The morning we had breakfast before we started our trekking, our tour guide showed up in the dinner room. After introducing himself to me and to an Australian couple, he tried to make a conversation by asking how was the couple's trip from Hanoi by train. Apparently they had just arrived.
"It was fine," said the husband.
"Could you sleep well?" asked the tour guide.
"Oh yes!" answered the husband and his wife nodded enthusiastically.
The tour guide turned to me and asked how long I had been in Vietnam. I boasted that it was my third time in Vietnam and that I've already bought the tickets for the fourth one. I took the chance to ask him about reaching Hekou from Lao Cai. He answered me with enthusiasm but made no sense. I got the feeling that his seemingly fluent English was only on the topics he is familiar with.
He turned back to the Australian tourist. "You will wear on shoes later, won't you?"
"Yes, we do bring shoes."
"Should you wear shoes?" I asked as I became a bit concern.
The tour guide looked down to my feet. "Don't you bring shoes?"
"No, I don't."
"You can rent them at our office. You better wear shoes."

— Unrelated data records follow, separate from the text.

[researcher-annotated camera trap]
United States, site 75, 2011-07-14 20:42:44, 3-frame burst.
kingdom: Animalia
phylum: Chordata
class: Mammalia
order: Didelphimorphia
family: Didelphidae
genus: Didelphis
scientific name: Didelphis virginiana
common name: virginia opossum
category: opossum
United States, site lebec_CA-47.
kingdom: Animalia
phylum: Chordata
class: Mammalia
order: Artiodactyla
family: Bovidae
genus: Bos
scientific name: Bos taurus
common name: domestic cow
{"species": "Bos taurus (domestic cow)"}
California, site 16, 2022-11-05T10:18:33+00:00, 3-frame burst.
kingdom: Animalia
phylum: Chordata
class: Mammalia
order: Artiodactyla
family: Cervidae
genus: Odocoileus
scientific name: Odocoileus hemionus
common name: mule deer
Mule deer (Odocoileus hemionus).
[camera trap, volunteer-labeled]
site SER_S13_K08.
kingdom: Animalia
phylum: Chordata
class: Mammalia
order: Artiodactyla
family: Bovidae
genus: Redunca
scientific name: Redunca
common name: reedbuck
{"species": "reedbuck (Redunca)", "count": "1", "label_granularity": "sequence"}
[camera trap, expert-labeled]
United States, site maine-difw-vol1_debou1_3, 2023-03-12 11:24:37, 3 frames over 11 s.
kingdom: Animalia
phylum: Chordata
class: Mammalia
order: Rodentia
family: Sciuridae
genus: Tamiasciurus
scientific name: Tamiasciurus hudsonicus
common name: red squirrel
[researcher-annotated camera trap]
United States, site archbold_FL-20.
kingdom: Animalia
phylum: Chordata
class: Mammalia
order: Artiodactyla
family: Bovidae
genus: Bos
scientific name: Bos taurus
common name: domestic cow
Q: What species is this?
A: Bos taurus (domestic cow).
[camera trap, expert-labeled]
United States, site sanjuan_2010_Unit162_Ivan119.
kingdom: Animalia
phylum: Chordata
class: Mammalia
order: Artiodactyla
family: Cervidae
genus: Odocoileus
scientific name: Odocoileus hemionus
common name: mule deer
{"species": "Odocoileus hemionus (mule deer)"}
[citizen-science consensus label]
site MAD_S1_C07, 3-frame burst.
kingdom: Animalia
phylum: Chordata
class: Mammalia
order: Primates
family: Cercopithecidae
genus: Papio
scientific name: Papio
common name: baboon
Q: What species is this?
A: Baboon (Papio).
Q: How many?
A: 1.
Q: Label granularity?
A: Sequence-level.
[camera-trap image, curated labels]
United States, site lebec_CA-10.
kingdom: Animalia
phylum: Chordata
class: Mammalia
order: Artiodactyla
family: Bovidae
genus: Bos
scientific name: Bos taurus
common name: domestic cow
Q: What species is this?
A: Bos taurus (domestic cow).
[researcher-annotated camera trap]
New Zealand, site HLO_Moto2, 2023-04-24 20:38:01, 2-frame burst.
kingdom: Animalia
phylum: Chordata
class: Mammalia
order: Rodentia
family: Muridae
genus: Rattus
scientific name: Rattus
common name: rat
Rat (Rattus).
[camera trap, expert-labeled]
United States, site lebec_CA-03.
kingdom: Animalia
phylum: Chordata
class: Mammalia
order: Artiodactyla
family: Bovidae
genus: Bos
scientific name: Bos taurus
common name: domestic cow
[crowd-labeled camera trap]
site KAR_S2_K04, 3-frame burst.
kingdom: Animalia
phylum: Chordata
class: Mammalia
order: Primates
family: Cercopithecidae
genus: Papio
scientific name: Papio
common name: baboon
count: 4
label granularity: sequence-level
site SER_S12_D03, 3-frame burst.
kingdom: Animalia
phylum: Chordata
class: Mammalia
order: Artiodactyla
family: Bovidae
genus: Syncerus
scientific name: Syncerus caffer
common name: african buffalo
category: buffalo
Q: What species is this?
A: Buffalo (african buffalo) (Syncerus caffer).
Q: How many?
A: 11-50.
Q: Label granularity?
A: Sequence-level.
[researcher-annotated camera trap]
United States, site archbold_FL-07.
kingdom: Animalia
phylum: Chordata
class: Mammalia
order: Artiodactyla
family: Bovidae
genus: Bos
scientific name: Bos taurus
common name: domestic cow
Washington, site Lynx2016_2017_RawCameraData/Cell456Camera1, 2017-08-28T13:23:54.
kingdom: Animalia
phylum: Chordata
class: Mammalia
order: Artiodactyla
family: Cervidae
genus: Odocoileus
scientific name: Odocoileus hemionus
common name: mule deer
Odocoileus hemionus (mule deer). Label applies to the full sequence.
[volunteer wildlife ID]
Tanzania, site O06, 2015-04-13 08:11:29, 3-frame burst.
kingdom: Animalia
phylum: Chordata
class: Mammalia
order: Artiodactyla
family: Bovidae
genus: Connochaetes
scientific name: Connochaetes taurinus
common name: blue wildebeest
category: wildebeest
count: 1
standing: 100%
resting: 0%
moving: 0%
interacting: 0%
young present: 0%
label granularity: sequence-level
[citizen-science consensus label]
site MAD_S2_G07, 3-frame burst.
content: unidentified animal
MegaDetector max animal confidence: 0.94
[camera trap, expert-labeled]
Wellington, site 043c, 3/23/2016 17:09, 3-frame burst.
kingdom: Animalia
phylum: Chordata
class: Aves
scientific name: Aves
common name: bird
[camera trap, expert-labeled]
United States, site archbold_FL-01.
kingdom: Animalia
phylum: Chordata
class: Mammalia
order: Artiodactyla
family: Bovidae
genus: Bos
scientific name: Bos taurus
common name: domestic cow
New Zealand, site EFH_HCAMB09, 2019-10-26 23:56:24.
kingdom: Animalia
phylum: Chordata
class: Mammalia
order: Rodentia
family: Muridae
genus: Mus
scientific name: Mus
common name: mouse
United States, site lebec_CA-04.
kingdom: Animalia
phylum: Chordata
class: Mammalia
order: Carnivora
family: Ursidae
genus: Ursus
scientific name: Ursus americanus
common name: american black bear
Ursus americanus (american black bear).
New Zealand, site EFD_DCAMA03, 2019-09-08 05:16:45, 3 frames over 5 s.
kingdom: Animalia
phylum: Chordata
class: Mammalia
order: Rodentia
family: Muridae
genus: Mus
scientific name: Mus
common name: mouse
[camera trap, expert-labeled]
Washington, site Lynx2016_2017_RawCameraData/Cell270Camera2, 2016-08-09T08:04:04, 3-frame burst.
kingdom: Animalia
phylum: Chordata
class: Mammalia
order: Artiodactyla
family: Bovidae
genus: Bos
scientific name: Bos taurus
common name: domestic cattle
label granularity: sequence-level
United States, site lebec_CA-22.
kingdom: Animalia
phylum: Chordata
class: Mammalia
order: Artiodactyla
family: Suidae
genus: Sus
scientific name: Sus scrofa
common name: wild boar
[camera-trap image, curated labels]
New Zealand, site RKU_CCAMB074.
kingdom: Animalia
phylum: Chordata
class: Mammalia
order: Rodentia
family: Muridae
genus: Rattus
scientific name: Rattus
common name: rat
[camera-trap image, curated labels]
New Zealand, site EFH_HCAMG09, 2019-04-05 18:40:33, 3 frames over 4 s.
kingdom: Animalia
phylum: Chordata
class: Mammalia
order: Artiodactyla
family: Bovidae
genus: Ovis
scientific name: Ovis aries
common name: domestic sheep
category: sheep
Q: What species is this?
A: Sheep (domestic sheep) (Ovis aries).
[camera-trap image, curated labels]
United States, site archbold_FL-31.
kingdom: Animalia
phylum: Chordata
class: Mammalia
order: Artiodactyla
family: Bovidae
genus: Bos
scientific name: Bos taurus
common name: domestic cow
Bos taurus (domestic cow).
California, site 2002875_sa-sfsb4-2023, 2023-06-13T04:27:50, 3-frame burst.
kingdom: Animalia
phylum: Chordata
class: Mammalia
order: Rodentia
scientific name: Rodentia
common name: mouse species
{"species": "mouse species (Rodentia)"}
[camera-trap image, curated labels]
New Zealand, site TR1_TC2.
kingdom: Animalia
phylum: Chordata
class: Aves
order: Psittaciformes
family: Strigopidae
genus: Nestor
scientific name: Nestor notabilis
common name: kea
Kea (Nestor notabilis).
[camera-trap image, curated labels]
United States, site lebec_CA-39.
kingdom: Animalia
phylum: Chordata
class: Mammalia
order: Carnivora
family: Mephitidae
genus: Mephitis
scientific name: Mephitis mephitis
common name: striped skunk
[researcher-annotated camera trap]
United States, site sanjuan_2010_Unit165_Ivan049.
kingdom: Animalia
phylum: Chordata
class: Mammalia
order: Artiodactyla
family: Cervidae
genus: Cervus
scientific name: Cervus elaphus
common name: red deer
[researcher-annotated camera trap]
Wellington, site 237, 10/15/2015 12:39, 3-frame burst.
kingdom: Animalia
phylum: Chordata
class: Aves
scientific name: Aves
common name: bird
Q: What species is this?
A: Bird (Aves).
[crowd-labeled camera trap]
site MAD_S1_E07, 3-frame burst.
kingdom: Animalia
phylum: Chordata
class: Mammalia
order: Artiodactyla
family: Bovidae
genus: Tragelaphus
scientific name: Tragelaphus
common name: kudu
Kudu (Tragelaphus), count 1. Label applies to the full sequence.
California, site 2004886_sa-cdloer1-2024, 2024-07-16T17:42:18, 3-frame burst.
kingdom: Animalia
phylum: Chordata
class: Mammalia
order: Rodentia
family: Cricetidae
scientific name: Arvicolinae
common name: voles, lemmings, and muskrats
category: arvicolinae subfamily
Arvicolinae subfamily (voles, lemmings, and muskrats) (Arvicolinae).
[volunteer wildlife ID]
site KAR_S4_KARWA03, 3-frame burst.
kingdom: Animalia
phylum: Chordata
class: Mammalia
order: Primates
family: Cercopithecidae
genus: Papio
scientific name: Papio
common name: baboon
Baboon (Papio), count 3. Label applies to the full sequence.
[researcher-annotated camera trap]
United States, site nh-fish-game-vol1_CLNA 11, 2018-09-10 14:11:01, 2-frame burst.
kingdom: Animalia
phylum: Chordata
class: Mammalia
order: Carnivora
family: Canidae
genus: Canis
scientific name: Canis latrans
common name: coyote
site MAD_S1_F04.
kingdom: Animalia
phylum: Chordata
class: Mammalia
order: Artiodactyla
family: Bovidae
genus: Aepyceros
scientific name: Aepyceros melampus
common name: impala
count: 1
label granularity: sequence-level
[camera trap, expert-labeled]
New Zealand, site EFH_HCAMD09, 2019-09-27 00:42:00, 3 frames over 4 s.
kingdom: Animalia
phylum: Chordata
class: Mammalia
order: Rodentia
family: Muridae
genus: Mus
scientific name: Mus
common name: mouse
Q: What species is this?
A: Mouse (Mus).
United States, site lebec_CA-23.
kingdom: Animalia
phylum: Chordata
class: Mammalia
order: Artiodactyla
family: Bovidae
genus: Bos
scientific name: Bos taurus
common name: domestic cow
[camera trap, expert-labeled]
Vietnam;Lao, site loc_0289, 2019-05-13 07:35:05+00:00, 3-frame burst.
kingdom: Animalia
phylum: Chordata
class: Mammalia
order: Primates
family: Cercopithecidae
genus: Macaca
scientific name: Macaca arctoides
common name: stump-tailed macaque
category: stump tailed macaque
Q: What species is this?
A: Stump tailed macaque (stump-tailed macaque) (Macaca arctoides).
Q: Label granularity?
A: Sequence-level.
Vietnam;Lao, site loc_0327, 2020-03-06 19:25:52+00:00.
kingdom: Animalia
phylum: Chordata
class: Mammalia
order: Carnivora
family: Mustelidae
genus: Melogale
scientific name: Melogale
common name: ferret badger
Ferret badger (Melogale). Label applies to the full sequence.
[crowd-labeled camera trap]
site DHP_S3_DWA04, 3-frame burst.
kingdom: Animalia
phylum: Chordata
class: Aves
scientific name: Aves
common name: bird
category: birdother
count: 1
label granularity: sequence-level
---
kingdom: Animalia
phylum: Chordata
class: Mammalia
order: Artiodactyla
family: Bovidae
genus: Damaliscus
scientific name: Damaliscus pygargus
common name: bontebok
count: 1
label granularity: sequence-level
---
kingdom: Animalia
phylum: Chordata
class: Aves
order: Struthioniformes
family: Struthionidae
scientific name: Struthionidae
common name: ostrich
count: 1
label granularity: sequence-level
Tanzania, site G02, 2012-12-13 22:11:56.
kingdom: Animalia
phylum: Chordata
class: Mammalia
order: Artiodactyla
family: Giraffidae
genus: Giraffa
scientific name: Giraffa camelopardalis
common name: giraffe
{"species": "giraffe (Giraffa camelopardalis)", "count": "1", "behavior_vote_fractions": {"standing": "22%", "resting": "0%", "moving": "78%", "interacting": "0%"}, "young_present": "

"It might damage the sandals," said the Australian woman.
"But these are trekking sandals," I insisted and a bit offended. How can trekking sandals get damaged because of trekking?
"Excuse me?" said the woman.
"I mean, these are sandals for trekking."
She looked down under the table. "Oh."
I didn't want to rent shoes because first, my budget was limited. I scarcely prepared for extra expenses. Secondly, just like I don't like the idea of putting on a hat that's not mine, I don't like it either to put on shoes that aren't mine.
Off I went on trekking with trekking sandals. I was totally fine up to lunch.
The path we trekked on after lunch were narrow, rough, and steep ones. I, was always the last one. I'm not scared of heights. I can stand on a balcony of the 30th floor, look down, and enjoy the view without any fear. But, I'm very insecure when it comes to balance matter. Crossing rivers, however small, while stepping on slippery stones, that's scary. The more scary it becomes because I'm really concern about the camera hanging on my neck. I've already fallen into a pool more than a year ago and lost my Olympus -- meaning, unrepairable. I don't want to loose my Canon now, and then end up as a Nikon user.
Just like the trip before lunch, local tribes walked closed to us. There, on the heights of Sapa, I had to drop my pride. I had always thought that I was strong and tough. Now, helplessly, I let my hands be held by one local tribe on my left and another on my right. One of them looked young. Probably younger than me. But the other one? She was obviously older than me. Maybe she even has a grandchild already for the people here tend to marry at a very young age. A hand covered with wrinkles held mine and kept me (and my camera) safe until the end of the trekking tour.
As I crossed small creeks and muddy paths, the mud steadily crept under my feet. That made matters worse. The more I got difficulty to keep balanced.
Suddenly the younger local tribe said to me, "We are going home. Our house is over there. We've helped you. So you buy this from us."
And then they took out their handmade purses and bracelets. Actually I had already thought of tipping them for keeping safe along the narrow paths. But I couldn't make up my mind about how much I should give them. The problem was I only had couple of thousand dongs left. The rest were US dollar bank notes. I had several 20 dollar bank notes and two of 1 dollar bank notes. If I give them each 1 dollar, it would be too less, because the purses they offered me cost at least twenty thousand dongs which is more than 1 dollar.
I really felt reluctant to tip them both for 20 dollars. But then I remembered my Olympus. As a matter of fact, along the trekking path, there was a time that if it weren't because my hand was being held, I would have fallen down and crushed my camera. If that happened, the cost would be many times 20 dollars. That is if it could be repaired. If that happens and someone says, "I can fix your camera only for 20 dollars." I would gladly pay that price.
So I told my two guardians that I don't have as much dong as they are asking for, but I have one 20 dollar bill which I would like them to split together.
They both gave a big smile from ear to ear together with a silver bracelet and a bracelet knitted from colorful threads. When they both when back to their friends, I could see that their friends looked jealous. Yeah, they were actually lucky to meet a tourist like me, a tourist who easily looses her balance, who loves her camera so much and believes in her trekking sandals that much also, but don't have small bank notes.
So... are trekking sandals actually for trekking?